Preview: Hornady's New Twenty Gauge Slug Load, 20 Gauge Superformance® Slug 250 gr MonoFlex®

Hunter numbers are up. The number of hunters age 16 and older in the United States increased 9 percent between 2006 and 2011, reversing a previous downward trend, according to the U.S. Fish and Wildlife Service (USFWS). Today, we have some 14 million hunters, hunters that spent $34 billion on trips, firearms and equipment, licenses, and so forth in 2011.

In many areas with strong deer populations, including here in Illinois, hunting deer with shoulder-fired firearms is only possible with slug guns or muzzleloaders. Muzzleloaders have far better accuracy and range, thanks to better propellants, sabots, and projectiles. The restriction is that it is handloading in the field, with only one instant shot available.

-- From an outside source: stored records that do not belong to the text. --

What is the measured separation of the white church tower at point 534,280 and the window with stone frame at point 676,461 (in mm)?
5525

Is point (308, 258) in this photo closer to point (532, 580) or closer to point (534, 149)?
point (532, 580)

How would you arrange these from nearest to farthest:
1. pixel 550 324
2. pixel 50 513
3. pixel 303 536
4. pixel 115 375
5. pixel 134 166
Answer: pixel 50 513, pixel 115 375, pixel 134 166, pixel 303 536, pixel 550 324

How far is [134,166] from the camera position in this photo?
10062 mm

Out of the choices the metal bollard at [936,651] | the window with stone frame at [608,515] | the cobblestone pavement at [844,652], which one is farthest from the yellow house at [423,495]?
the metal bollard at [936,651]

In many areas, most deer are taken at the ranges they have always been taken at: 50 – 120 yards. If you are hunting in the timber, accuracy and performance past 100 yards may well be moot for you. In any case, 20 gauge slug guns have dramatically improved and so has the ammunition. The old notion of hit a pie plate at 25 yards with a Foster slug out of a smoothbore and call it good is ancient history.

The two most accurate 20 gauge slug guns tested have been the Ithaca Deerslayers and the Savage 220. Like all rifles, the best ammunition is a matter of trial and error. Slug guns shooting saboted projectiles are particularly ammunition-sensitive, and once you get your barrel hot at the range you might as well go home.

When the Savage 220 was first introduced, after testing most of the saboted 20 gauge rounds on the market, Savage decided to include a hang-tag suggesting Remington Accu-Tips and Federal Barnes Expanders as the ammunition most likely to give excellent results. The Federal Barnes three inch loads were thew most consistent in my test guns, but unfortunately those rounds have been discontinued.
That left the Remington Accu-Tips as the best option and the best place to start. In general, the less freebore you have, the better chance you have at accuracy. As a generalization, three inch unfolded length loads do better in three inch chambers, but that is merely a generalization. Sometimes, the 2-3/4 inch AccuTips have done just as well as the 3 inch, but that is as far from a certainty as there can be. The previous Hornady SST loads, available in 2-3/4 inch only, and the new Federal Trophy Coppers have given me uninspired accuracy. Your results will vary, in your gun.

The new Hornady loads, Superformance 250 grain Monoflex, are tough bullets: copper alloy (95% copper / 5% zinc). Though further testing is forthcoming, I did fire a couple of very quick, casual 100 yard groups through a pair of Savage 220s to see if they had the potential to group. They did, a stainless 220 firing a 2-1/2 inch group (above, left) with two bullets through one hole, a blued Savage 220 firing about a 2 inch group. All of the shots would have been quickly dead deer, considering a deer's 8-10 inch kill zone.

They are soft-shooting, and though not the highest muzzle velocity, they are more ballistically efficient than the Accu-Tips, and shot better (already) for me than the previous SST loads. They are worthy of your consideration, so if you are going the 20 gauge slug route this year, you might want to try both the Accu-Tips and these new Hornady Monoflex loads, and go with whatever your gun tells you is best.